At this year’s Burning Man festival in the middle-of-nowhere Nevada, Open Source Subnet is doing their second year of testing for a low-cost cell phone network program called OpenBTS that would allow even the most impoverished areas of the world to have cell phone service. The OpenBTS system works in conjunction with a small tower unit that can be powered with solar power, wind generation, or batteries. As author Julie Bort states in “Burning Man’s open source cell phone system could help save the world” (read the full article for details):
Today I bring you a story that has it all: a solar-powered, low-cost, open source cellular network that’s revolutionizing coverage in underprivileged and off-grid spots. It uses VoIP yet works with existing cell phones. It has pedigreed founders. Best of all, it is part of the sex, drugs and art collectively known as Burning Man.
As stated in the article cited above, the technology will likely be announced publicly in September and developers anticipate that the whole installation kit would cost approximately $10,000 versus the $50,000 to $100,000 that typical cell phone towers cost to install. Moreover, it operates seamlessly with existing frequencies and networks. Given the alternative power sources and the price point, this technology could be a reasonable alternative for cell service in remote areas with fewer financial resources. The implications for human rights and humanitarian work are pretty clear:
“The UN and ITU studies show that when you bring communications services to an area, healthcare goes up, economic well being goes up, education goes up,” Edens says, noting that costs and power needs are low enough that even a small village can afford to do this. Users may need to pay $2 or $3 a month.

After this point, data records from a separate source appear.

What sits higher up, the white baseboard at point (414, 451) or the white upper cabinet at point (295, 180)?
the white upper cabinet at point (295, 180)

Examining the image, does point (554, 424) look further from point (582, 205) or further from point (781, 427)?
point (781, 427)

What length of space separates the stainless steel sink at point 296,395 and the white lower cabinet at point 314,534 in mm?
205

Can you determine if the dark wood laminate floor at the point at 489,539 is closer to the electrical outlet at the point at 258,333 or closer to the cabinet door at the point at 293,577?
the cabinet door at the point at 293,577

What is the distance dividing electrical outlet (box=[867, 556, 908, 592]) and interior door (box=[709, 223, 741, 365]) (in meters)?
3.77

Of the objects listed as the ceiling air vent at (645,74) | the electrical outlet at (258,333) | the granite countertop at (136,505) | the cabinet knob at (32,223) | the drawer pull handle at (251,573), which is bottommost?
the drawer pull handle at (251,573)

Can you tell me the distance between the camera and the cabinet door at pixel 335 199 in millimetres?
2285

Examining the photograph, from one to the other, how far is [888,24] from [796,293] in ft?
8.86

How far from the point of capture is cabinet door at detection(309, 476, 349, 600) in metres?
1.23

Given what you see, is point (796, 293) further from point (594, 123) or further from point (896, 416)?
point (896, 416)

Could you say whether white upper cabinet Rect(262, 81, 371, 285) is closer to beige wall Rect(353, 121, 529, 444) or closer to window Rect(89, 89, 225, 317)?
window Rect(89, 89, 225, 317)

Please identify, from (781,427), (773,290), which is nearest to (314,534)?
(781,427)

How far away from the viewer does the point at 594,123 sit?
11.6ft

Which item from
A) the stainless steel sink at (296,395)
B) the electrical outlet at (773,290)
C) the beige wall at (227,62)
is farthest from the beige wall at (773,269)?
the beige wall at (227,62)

Human Rights First, an international human rights organization based in New York and Washington D.C.,works to defend people’s rights to equality and for freedom of thought, expression, and religion. The group was founded in 1978 as the Lawyers Committee for International Human Rights and takes as its charter:
…to promote laws and policies that advance universal rights and freedoms. We exist to protect and defend the dignity of each individual through respect for human rights and the rule of law (Human Rights First Charter)
As part of this charter, the group maintains a strong Web presence where work, campaigns and breaking news are presented and regularly updated. The site incorporates a variety of digital media including video, still images, and blogs to illustrate their work and call attention to key issues in the defense of freedom of expression internationally.
Human Rights in a Networked World
A recent post at the Human Rights First Webpage focuses on the impact of an increasingly digitally networked world on human rights work. The post, titled “A Networked World: What’s Next for Human Rights” includes a very nice overview video that was commissioned by the group’s partner, Global Partners & Associates, a “…social purpose company working to promote democratic politics, effective governance and human rights.” The video (embedded below) demonstrates the organic and un-planned nature of digital networking and begins to lay out the hugely positive impact that this sort of social organization can have for human rights defense and activism.
The post further argues that “New technology demands new thinking about how companies, governments and civil society groups can each work to promote Internet freedom, visit our website to learn more.” See the complete post at the links above for a full discussion of the potential impact of digital networks on human rights.
Kenya-based Ushahidi, an organization that has created an online platform for gathering and mapping users’ text messages about crises in real time, launched a new mapping project last week to monitor Kenya’s August 4th elections. This project is particularly significant for Ushahidi (which means “testimony” in Swahili) because their work began in 2007-2008 as a response to the violence that erupted in Kenya after corrupt presidential elections (see this Documentalist post for background on Ushahidi). This year, Ushahidi is using its platform to try to head off such violence before it can even begin by mapping citizen reports of election activities at Uchaguzi (Elections). For a more detailed description of this project, see this Ushahidi blog post. As with all of their work, the platform will capture and archive all texts, videos, and images that users submit to the platform for mapping.